### THE INPUT
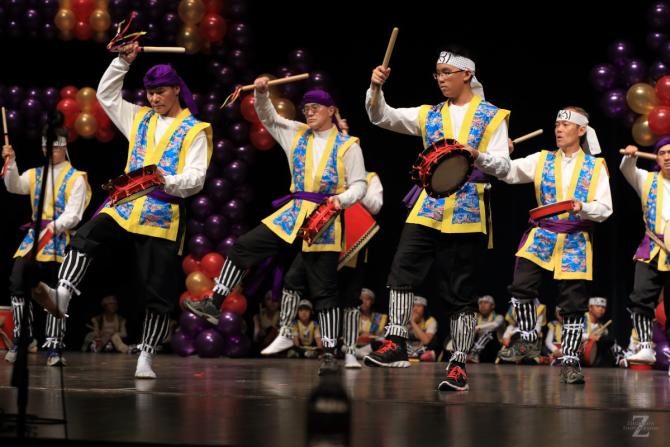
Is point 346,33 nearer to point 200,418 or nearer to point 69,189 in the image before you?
point 69,189

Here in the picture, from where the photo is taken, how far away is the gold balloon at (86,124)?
338 inches

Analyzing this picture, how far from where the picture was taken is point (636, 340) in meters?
7.66

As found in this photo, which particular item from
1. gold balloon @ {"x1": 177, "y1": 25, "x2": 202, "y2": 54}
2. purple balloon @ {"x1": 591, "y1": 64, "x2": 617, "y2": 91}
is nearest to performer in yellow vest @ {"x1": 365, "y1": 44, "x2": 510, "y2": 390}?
purple balloon @ {"x1": 591, "y1": 64, "x2": 617, "y2": 91}

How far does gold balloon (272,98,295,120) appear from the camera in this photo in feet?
26.5

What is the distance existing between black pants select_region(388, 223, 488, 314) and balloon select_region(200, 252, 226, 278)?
3.61m

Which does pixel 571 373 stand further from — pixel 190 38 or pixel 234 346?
pixel 190 38

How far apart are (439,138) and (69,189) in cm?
333

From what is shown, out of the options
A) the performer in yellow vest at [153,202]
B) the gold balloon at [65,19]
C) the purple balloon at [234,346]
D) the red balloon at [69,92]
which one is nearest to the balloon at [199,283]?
the purple balloon at [234,346]

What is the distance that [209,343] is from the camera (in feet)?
26.5

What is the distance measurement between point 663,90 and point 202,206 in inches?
149

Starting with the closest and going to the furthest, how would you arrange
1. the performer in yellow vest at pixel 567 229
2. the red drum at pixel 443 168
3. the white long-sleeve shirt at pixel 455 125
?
the red drum at pixel 443 168
the white long-sleeve shirt at pixel 455 125
the performer in yellow vest at pixel 567 229

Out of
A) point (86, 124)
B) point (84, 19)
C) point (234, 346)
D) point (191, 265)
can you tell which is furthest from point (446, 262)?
point (84, 19)

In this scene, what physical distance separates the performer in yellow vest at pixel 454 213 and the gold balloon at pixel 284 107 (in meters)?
3.41

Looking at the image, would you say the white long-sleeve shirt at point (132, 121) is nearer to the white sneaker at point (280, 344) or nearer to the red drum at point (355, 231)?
the red drum at point (355, 231)
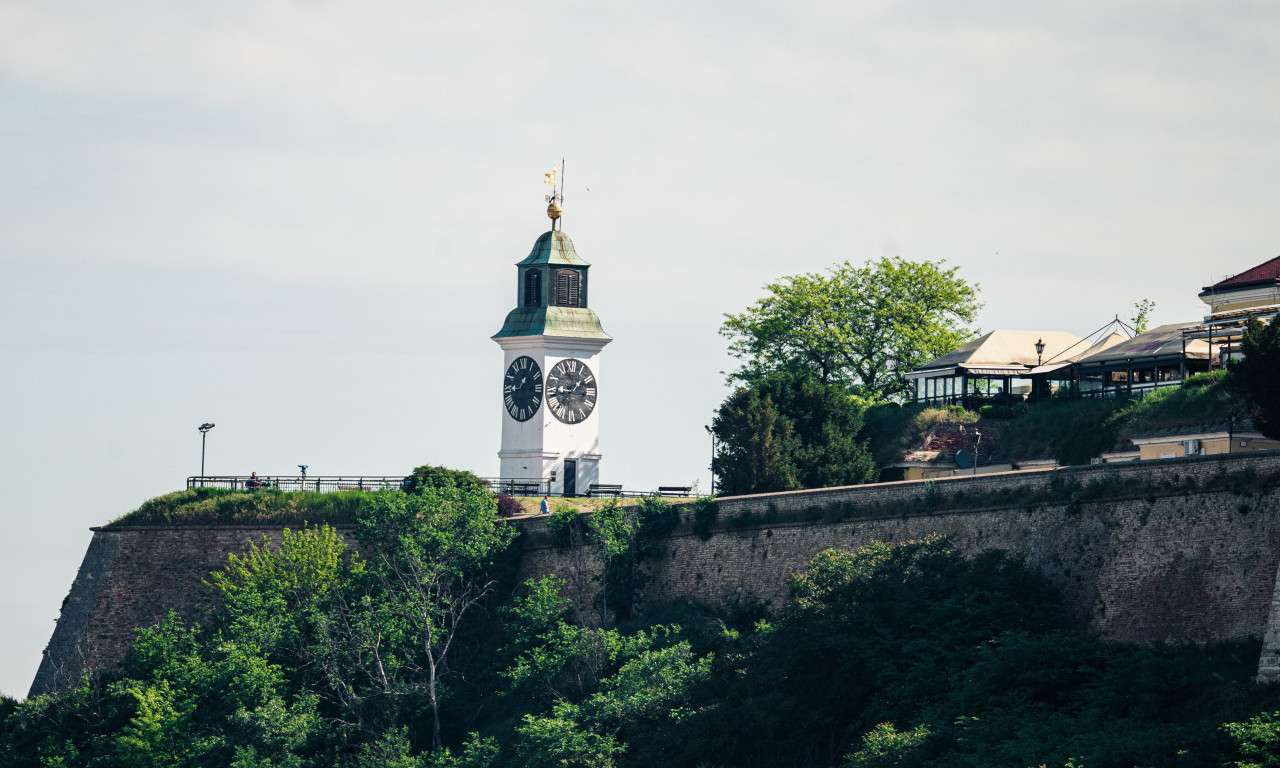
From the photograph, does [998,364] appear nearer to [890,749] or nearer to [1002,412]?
[1002,412]

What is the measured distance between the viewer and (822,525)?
148 feet

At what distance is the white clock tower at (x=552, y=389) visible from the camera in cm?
5881

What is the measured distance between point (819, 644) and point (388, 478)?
2038cm

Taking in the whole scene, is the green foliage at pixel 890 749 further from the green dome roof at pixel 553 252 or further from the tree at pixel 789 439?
the green dome roof at pixel 553 252

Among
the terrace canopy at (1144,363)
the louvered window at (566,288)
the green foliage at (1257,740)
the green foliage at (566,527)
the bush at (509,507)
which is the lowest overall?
the green foliage at (1257,740)

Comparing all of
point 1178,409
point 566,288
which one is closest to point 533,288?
point 566,288

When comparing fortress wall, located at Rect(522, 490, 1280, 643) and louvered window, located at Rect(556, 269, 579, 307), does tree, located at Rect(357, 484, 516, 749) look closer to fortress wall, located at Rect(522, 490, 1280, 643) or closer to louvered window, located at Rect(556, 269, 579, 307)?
fortress wall, located at Rect(522, 490, 1280, 643)

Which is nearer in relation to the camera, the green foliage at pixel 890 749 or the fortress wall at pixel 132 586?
the green foliage at pixel 890 749

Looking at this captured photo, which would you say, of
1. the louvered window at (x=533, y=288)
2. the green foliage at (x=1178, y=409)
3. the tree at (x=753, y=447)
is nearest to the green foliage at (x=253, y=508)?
the louvered window at (x=533, y=288)

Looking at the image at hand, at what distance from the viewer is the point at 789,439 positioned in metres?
51.4

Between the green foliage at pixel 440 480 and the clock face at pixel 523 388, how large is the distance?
4.20 meters

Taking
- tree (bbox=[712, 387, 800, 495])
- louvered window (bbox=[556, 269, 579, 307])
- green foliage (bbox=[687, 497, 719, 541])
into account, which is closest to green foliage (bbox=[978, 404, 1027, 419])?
tree (bbox=[712, 387, 800, 495])

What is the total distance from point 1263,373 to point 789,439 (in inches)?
710

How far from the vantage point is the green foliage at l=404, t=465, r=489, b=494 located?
53.6 meters
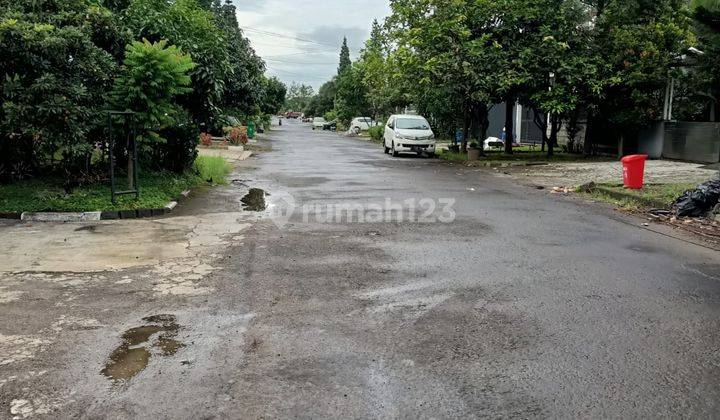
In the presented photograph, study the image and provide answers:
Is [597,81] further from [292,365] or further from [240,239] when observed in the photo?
[292,365]

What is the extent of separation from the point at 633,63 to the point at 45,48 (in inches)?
681

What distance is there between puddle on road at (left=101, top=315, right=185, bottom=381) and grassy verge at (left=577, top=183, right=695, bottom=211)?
9114 mm

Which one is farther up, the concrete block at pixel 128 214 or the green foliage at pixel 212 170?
the green foliage at pixel 212 170

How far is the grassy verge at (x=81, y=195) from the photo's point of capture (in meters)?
9.98

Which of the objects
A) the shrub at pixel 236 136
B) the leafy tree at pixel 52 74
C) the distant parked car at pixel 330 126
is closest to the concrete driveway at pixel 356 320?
the leafy tree at pixel 52 74

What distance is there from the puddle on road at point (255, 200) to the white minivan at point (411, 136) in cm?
1181

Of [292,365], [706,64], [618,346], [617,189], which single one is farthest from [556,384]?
[706,64]

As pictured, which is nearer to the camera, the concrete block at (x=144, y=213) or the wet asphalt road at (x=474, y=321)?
the wet asphalt road at (x=474, y=321)

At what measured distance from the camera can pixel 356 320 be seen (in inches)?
197

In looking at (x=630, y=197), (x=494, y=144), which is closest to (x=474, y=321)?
(x=630, y=197)

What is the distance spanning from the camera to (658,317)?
16.8 ft

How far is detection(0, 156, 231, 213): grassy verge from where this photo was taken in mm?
9984

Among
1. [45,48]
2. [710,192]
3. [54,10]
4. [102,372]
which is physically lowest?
[102,372]

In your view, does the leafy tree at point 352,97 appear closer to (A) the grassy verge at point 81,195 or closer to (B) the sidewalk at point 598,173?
(B) the sidewalk at point 598,173
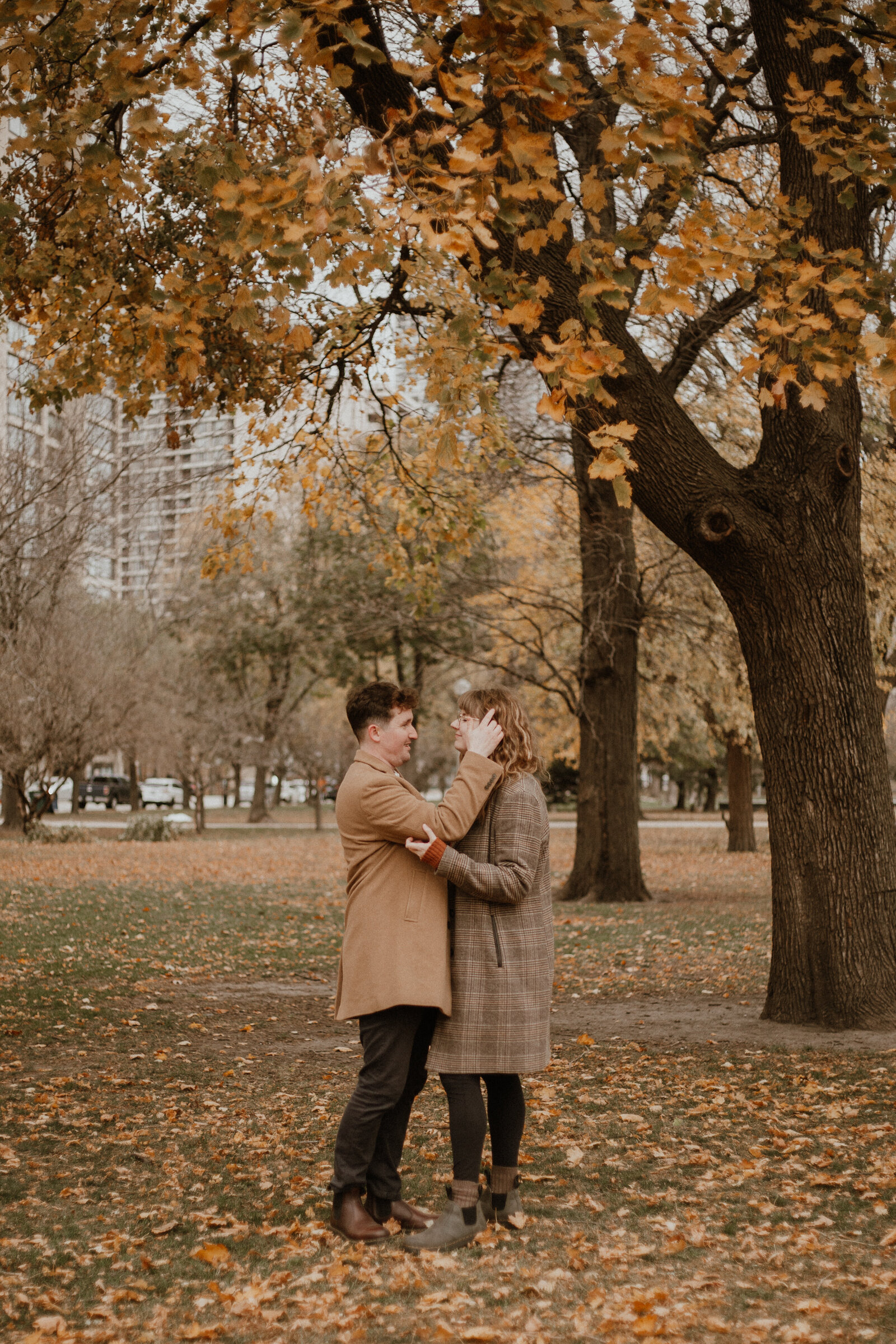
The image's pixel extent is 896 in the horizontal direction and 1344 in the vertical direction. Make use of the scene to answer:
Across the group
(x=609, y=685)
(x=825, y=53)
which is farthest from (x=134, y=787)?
(x=825, y=53)

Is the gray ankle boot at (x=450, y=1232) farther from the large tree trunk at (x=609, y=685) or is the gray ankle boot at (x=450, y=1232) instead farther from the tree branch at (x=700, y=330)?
the large tree trunk at (x=609, y=685)

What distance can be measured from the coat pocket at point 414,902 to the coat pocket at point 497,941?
A: 248 millimetres

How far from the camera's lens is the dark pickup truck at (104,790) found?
193ft

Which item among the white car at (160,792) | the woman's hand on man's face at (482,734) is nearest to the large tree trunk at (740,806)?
the woman's hand on man's face at (482,734)

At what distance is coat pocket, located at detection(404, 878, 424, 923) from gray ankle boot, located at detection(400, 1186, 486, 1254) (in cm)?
95

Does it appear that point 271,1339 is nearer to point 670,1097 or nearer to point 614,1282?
point 614,1282

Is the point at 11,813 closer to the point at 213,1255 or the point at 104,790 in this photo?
the point at 104,790

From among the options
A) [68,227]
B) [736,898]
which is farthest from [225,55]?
[736,898]

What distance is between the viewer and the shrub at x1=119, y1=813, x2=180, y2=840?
29.3m

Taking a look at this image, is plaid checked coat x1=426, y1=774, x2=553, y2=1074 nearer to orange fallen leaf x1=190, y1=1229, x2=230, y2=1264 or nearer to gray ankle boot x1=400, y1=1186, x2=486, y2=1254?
gray ankle boot x1=400, y1=1186, x2=486, y2=1254

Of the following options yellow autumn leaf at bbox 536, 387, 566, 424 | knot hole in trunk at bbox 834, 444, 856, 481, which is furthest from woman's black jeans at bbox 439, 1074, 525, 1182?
knot hole in trunk at bbox 834, 444, 856, 481

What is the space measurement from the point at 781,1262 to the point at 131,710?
978 inches

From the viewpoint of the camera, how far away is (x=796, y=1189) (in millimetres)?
4656

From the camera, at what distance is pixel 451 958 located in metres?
4.23
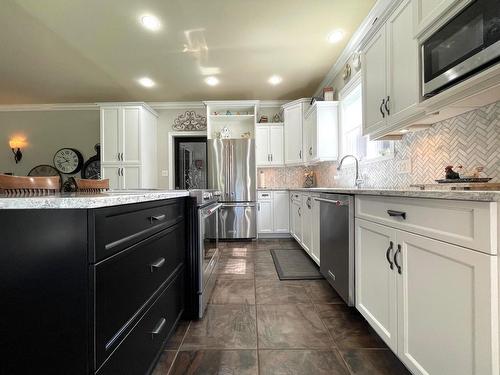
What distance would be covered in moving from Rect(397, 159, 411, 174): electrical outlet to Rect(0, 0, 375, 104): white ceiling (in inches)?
62.7

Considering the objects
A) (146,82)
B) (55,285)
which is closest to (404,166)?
(55,285)

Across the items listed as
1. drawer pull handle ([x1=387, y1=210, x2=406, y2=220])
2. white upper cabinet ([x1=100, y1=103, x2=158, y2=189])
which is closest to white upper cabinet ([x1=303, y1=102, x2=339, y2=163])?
drawer pull handle ([x1=387, y1=210, x2=406, y2=220])

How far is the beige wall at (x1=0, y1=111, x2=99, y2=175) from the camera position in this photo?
4.98 meters

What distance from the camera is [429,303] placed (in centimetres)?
94

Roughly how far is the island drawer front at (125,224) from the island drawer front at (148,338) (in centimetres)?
35

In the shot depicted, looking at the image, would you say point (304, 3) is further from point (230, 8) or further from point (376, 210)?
point (376, 210)

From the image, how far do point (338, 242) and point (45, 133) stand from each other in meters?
6.11

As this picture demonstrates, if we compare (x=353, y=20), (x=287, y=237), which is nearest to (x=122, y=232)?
(x=353, y=20)

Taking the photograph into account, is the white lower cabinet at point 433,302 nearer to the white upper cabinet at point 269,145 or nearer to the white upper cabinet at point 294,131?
the white upper cabinet at point 294,131

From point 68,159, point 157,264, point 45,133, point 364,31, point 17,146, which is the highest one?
point 364,31

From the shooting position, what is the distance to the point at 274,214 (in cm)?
440

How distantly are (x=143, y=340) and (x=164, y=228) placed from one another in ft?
1.68

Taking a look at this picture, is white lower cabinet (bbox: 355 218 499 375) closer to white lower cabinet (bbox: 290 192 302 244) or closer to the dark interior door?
white lower cabinet (bbox: 290 192 302 244)

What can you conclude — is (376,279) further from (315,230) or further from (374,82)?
(374,82)
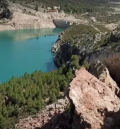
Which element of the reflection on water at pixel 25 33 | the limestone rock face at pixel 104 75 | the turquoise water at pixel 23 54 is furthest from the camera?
the reflection on water at pixel 25 33

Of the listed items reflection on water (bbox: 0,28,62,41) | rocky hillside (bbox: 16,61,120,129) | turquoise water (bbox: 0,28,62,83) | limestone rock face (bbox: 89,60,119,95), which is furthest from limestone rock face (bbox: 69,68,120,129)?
reflection on water (bbox: 0,28,62,41)

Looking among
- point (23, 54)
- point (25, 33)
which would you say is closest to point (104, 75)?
point (23, 54)

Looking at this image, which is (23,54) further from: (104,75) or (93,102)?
(93,102)

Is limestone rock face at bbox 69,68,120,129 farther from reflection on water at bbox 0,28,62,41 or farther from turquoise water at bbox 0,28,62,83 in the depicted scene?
reflection on water at bbox 0,28,62,41

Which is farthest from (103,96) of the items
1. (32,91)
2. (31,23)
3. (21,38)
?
(31,23)

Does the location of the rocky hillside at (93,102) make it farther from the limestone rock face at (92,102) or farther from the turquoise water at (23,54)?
the turquoise water at (23,54)

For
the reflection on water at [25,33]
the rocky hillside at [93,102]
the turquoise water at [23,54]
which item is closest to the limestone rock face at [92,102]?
the rocky hillside at [93,102]
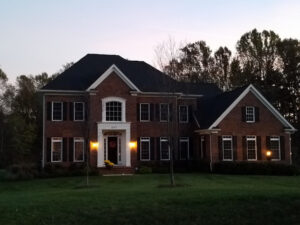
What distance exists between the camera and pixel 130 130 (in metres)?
30.4

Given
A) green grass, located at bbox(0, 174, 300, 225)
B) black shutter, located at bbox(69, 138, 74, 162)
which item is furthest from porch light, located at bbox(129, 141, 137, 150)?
green grass, located at bbox(0, 174, 300, 225)

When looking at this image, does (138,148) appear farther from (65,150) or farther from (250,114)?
(250,114)

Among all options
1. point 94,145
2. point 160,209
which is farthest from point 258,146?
point 160,209

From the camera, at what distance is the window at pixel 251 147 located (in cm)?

### EXERCISE AIM
Revise everything from the line containing "What distance exists" down to the end of the records so that "porch light" reads "porch lamp", leaving all other text unchanged.

### SOLUTION
What distance exists between the camera and pixel 130 130 (in metres)?
30.4

Given
A) green grass, located at bbox(0, 174, 300, 225)
B) black shutter, located at bbox(69, 138, 74, 162)
which item is furthest from porch lamp, located at bbox(129, 141, 137, 150)?
green grass, located at bbox(0, 174, 300, 225)

When looking at this image, does (138,148) appear farther from (65,150) or farther from (250,114)?
(250,114)

Among all options
1. point 94,145
2. point 160,209
which is farthest from point 258,146?
point 160,209

From the camera, at what distance is the window at pixel 251 147 located (in cm)?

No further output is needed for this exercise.